とまぁとにかく生物の牛における赤色はさして意味が無い要素だが、機械の牛にはかなり意味があったようで、隠れる気のまったく無いド派手な赤コートのヒナを認識し次第奴は進路変更、トンネルに突っ込んできた。
「バカ!!!!」
シオンとメルは進路上から退避、クロだけが直進してきて車を跳び越え、空中でマシンガンを1連射する。キモ牛ではなく壁面の扉へ向けた射撃だ、ヒナのマッチグレード弾と比べて精度は低いが威力は同じな8.6mm弾がロック機構を容易く破壊、それを見てヒナとフェルトは蹴り開け逃げ込む。
避難用の非常経路かと思ったのだが、階段が下へ下へと伸びていた、トンネル以外に何かの施設があるらしい。
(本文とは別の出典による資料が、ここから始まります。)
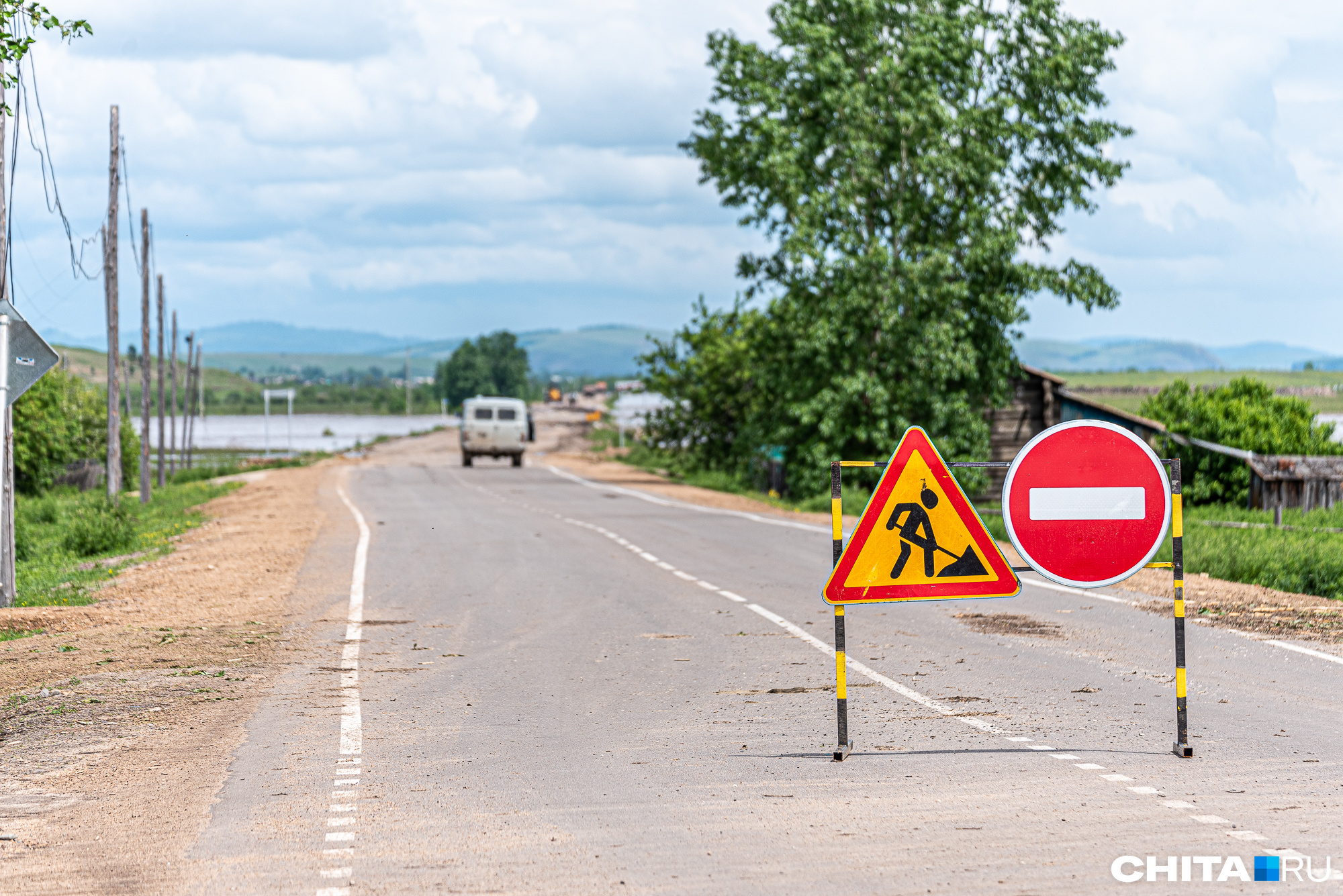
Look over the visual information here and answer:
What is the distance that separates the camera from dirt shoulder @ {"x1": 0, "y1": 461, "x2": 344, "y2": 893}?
592cm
壁には無数の配管が並んでおり、一拍遅れて駆け込んできたクロがマシンガンを投げ捨てパイプを1本引きちぎり、ボディサイズ的に絶対通れないだろう、しかしそれでも体当たりしてきたキモ牛へ突き立てた。
「おらぁぁぁぁ黒ひげ危機一髪しようぜオマエ黒ひげなぁぁぁぁぁぁぁぁッ!!?」
なんて、シオンを真似ただろうセリフと同時にパイプと牛と壁がそれぞれ衝突音を出す。壁には盛大なヒビが入り、パイプは装甲を見事に避けて機体へ食い込み、衝撃でヒナとフェルトが転倒する。クロだけは転ばず素早くパイプを引き抜いて、違う箇所を刺突、また引き抜いて刺突。
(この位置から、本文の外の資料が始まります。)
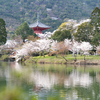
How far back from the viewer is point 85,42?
3700 cm

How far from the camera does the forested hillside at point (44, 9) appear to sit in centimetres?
10106

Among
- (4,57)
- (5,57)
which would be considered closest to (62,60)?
(5,57)

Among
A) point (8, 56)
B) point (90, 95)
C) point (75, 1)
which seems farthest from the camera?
point (75, 1)

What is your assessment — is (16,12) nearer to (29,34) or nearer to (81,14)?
(81,14)

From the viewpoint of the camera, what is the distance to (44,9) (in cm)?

「ほらほら早く吹っ飛ぶんだここかなそれともここかなあはははははははははははははははははは!!」
怖い。
「あれフェルトの真似じゃないの!?」
「私はあんなに傷つけないもん! 遅くても5回で言わせるもん!」
そういう問題じゃないと思いつつ退避、階段を下へ。1階ぶん降りたあたりで壁の崩落音、かなり長く続いた点からもう戻れない事はなんとなく察した。
「ごめーん! やっちゃった!」
「アイツは?」
「瓦礫の向こう!」
「ならまぁいいわ。シオン、どっかのバカに闘牛やらされたせいで戻れなくなった」
『すまんそ……いやでもこっちもバトルドール1個小隊とグリムリーパーに攻撃されてて。落ち着くまで隠れててください』
他は戦闘中らしい、微かに銃声も聞こえる。なら下を探索してみるか、マシンガンを回収したクロに前進を指示、先行させた。